Am Sonntag wird in Mecklenburg-Vorpommern ein neuer Landtag gewählt. Die NPD hat sich in den Umfragewerten von 4 auf bis zu 5 Prozent verbessert. Erfahrungsgemäß schneiden sie bei den Wahlen aber besser ab als zuvor prognostiziert. Die NPD wird also aller Voraussicht nach erneut im Schweriner Schloss platznehmen dürfen. Dieser Wiedereinzug ist finanziell für die Landes und die Bundes-NPD enorm wichtig. Er stärkt aber auch die innerparteiliche Rolle des Spitzenkandidaten Udo Pastörs.

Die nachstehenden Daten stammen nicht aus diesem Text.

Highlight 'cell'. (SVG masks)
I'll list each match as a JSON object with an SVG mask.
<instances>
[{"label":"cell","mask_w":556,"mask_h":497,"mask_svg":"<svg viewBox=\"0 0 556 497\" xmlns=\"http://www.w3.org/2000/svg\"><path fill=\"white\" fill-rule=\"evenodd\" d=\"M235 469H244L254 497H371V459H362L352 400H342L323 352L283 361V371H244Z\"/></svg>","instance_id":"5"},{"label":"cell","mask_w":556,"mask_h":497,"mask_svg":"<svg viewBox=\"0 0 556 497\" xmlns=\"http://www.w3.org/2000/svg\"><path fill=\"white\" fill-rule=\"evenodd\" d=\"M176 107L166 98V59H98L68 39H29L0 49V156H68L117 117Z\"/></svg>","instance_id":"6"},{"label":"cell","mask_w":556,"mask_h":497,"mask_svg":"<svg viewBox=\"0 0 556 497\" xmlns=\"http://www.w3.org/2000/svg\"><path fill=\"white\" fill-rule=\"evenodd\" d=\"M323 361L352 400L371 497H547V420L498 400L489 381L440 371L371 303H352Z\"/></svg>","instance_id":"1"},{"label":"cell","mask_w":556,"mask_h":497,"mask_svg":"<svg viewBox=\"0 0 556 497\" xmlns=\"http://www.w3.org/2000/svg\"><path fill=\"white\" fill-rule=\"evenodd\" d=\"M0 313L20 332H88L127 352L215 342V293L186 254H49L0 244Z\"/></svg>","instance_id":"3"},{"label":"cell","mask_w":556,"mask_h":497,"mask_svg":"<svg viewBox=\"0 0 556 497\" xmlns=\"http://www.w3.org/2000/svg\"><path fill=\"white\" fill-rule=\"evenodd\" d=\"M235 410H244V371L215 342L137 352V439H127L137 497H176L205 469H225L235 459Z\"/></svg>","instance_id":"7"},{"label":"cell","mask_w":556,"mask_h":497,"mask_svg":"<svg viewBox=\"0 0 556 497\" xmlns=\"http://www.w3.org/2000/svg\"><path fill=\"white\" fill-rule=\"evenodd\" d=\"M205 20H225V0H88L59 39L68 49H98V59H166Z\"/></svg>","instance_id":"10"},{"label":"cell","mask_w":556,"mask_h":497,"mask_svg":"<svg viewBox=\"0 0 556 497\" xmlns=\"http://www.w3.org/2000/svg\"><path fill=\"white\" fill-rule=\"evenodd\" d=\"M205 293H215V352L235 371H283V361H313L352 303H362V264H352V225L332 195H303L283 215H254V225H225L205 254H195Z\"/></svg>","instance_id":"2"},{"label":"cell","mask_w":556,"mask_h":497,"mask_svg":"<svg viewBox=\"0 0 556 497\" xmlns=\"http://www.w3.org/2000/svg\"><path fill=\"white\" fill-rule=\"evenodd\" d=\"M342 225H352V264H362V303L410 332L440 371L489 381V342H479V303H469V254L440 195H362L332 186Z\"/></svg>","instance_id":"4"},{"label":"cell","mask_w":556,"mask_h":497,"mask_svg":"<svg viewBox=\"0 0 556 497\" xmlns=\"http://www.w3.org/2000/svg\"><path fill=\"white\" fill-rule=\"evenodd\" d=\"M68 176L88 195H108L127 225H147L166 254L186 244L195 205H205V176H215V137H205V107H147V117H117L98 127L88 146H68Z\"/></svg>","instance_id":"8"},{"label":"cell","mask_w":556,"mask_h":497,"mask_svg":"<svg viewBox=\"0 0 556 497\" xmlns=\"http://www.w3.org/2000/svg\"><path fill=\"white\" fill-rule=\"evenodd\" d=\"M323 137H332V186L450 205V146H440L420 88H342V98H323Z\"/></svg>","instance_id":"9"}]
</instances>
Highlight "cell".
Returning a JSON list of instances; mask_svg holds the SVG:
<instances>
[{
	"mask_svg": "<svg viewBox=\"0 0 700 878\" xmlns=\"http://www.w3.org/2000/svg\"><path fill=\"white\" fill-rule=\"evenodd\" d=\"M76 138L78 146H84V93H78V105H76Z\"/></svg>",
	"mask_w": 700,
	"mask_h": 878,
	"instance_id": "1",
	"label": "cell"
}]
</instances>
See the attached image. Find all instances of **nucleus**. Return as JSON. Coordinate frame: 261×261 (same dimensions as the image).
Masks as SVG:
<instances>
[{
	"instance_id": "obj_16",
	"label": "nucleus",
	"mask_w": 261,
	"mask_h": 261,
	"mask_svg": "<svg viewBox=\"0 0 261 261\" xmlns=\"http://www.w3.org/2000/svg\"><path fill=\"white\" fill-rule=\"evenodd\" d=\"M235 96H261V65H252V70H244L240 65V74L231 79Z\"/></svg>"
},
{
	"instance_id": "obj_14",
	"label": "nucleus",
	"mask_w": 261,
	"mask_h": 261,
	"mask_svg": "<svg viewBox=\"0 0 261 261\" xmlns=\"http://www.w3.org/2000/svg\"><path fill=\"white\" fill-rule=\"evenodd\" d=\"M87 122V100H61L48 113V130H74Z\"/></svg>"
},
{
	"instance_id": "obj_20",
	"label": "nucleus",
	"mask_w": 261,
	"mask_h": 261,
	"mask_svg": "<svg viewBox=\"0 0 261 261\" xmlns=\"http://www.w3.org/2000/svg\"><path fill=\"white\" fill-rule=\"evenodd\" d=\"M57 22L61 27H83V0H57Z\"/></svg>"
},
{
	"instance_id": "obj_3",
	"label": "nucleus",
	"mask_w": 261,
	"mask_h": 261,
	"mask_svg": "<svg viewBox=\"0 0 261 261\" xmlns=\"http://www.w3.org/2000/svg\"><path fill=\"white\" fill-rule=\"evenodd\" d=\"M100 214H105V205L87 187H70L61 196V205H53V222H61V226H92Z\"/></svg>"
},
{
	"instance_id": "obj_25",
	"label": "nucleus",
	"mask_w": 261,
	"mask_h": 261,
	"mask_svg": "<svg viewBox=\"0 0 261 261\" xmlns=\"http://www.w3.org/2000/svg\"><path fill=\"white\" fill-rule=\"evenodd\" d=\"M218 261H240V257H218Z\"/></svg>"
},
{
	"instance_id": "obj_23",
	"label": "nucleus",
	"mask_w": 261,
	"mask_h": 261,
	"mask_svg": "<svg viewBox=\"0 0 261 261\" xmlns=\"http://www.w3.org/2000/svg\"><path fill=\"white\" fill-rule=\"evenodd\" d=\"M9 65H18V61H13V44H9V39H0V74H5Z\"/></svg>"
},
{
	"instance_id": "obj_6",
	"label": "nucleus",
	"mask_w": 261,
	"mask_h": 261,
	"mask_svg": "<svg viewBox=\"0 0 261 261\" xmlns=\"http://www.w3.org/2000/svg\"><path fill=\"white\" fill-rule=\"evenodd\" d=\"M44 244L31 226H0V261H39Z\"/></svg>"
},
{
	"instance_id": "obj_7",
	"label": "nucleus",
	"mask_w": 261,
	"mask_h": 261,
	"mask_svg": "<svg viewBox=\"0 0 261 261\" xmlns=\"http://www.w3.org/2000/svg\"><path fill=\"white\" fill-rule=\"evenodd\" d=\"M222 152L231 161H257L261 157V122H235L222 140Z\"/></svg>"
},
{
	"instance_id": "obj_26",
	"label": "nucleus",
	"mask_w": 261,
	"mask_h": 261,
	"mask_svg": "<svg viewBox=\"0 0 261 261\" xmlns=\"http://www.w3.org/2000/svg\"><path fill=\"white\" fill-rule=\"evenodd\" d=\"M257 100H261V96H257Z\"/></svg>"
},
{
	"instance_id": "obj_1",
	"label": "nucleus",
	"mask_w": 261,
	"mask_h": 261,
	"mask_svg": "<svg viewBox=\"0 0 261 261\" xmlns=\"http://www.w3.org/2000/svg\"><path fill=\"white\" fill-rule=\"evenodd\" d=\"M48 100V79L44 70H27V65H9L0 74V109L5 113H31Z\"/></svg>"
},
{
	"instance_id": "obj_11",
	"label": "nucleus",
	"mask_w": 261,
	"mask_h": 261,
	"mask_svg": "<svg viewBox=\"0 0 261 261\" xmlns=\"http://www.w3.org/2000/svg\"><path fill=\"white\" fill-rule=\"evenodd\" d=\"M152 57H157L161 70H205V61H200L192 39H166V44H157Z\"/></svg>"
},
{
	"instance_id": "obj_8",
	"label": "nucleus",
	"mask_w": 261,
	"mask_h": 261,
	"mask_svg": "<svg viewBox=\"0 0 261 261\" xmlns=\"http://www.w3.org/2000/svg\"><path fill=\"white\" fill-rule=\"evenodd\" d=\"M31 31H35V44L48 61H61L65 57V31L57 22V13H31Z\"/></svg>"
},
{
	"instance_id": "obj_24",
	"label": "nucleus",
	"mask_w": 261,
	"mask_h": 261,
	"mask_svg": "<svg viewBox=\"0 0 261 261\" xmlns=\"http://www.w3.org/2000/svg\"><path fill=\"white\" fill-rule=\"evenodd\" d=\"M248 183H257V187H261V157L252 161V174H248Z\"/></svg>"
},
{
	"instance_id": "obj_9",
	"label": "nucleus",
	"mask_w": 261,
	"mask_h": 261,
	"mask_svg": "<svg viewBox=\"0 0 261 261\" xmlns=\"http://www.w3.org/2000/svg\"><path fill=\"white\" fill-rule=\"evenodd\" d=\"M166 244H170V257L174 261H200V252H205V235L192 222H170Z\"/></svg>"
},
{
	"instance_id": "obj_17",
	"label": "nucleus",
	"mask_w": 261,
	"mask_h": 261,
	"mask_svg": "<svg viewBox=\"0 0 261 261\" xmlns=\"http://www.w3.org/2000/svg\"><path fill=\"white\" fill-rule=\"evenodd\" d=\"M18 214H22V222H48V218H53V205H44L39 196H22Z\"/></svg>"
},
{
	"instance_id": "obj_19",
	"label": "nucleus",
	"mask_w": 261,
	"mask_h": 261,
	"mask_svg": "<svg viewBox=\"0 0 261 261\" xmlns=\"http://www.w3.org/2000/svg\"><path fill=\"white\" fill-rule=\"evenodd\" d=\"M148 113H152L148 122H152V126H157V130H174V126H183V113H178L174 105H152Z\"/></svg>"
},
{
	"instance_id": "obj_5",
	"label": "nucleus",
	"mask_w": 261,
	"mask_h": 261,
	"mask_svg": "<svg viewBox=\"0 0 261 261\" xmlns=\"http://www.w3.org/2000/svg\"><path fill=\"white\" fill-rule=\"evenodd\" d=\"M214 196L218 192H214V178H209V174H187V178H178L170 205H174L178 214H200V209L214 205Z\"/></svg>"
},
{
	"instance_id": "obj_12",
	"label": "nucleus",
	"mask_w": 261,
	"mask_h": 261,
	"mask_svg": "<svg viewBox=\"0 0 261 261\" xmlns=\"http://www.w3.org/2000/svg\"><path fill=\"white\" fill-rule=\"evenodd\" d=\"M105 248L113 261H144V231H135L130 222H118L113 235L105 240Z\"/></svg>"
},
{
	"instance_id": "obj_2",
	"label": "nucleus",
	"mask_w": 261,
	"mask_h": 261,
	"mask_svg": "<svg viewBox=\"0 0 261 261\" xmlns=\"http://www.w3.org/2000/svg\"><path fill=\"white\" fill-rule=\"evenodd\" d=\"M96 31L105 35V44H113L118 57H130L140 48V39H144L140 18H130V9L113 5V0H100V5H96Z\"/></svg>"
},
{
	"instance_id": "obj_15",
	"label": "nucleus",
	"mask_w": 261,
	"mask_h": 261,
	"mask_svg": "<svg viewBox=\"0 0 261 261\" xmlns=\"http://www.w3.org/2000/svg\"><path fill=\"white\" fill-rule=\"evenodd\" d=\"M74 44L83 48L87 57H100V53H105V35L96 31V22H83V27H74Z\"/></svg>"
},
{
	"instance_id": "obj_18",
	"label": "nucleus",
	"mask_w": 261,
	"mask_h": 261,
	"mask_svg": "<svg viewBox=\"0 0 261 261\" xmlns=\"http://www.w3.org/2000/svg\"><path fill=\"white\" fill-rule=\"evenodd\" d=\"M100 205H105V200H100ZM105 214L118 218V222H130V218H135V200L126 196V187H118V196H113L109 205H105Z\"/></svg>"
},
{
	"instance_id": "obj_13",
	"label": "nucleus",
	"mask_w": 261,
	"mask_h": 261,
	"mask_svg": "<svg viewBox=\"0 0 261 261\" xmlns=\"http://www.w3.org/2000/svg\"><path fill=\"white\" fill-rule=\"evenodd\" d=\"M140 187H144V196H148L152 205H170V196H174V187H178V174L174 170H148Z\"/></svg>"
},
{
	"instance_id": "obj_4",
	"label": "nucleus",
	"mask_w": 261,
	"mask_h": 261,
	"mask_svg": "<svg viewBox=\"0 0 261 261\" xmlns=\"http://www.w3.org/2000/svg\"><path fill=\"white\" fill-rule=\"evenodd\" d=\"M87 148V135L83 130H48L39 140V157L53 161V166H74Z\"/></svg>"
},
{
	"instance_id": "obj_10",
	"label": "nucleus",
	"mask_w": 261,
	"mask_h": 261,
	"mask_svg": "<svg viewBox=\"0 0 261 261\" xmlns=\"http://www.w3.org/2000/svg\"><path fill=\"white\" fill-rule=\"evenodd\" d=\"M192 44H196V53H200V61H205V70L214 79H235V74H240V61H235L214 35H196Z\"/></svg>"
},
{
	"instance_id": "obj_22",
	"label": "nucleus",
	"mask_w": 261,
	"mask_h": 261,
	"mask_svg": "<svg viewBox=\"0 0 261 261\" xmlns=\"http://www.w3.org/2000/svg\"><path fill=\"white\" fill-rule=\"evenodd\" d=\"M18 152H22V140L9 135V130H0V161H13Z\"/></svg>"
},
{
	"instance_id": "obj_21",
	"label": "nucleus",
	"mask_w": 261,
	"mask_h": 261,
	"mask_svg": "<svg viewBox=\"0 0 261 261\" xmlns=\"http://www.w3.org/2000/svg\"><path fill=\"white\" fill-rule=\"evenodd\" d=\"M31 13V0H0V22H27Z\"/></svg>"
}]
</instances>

Ein Gastbeitrag von Benjamin Mayer und Johannes Melchert vom Göttinger Instituts für Demokratieforschung
„Volle Kraft voraus!“, prangte es im August auf der ersten Seite der Deutschen Stimme, der Parteizeitung der NPD. Daneben inszenierte man Udo Pastörs, den Fraktionsvorsitzenden der NPD in Mecklenburg-Vorpommern, als Steuermann, der zielsicher die NPD durch einen Widereinzug im Parlament halten soll. Und so ist auch der gesamte Wahlkampf rund um Pastörs gestrickt. Nicht nur das Bild des Steuermanns Pastörs taucht immer wieder auf, auch die Aggressivität der Wahlplakate spiegelt die Haltung des Spitzenkandidaten wider. Und so ließ Pastörs auch im Deutsche Stimme-Interview keinen Zweifel daran, dass er kein Vertreter eines bürgerlichen Kurses der NPD ist. Auf die Frage der Probleme der eigenen Partei angesprochen, entgegnete er: „Ich rede hier keiner ‚Verbürgerlichung‘ der NPD das Wort, bin aber der Meinung, dass über den gesamten Bereich der Außendarstellung immer wieder nachgedacht werden muss.“
Die NPD setzt alles daran, am 4. September den Sprung über die -Pozent-Hürde zu schaffen und führt einen Breitenwahlkampf. „Die NPD in Mecklenburg-Vorpommern hat in den letzten Jahren sehr solide gewirtschaftet“, behauptet der NPD-Landesvorsitzende Stefan Köster in einem Interview mit der Parteizeitung. Es wurden mehr als zwei Millionen Drucksachen verteilt und Plakate gehängt, so dass die meisten Haushalte im Bundesland mehrere Male Informationsmaterial von der NPD erhielten und niemand um Plakate wie „kriminelle Ausländer raus“ oder „Sei kein Frosch – wähle deutsch“ herumkam. Das Budget lag bei rund 200 000 Euro. Dies ist mehr als ein Drittel weniger im Vergleich zu 2006. Ob es an der katastrophalen finanziellen Situation der Bundespartei oder an innerparteilichen Auseinandersetzungen liegt, bleibt offen.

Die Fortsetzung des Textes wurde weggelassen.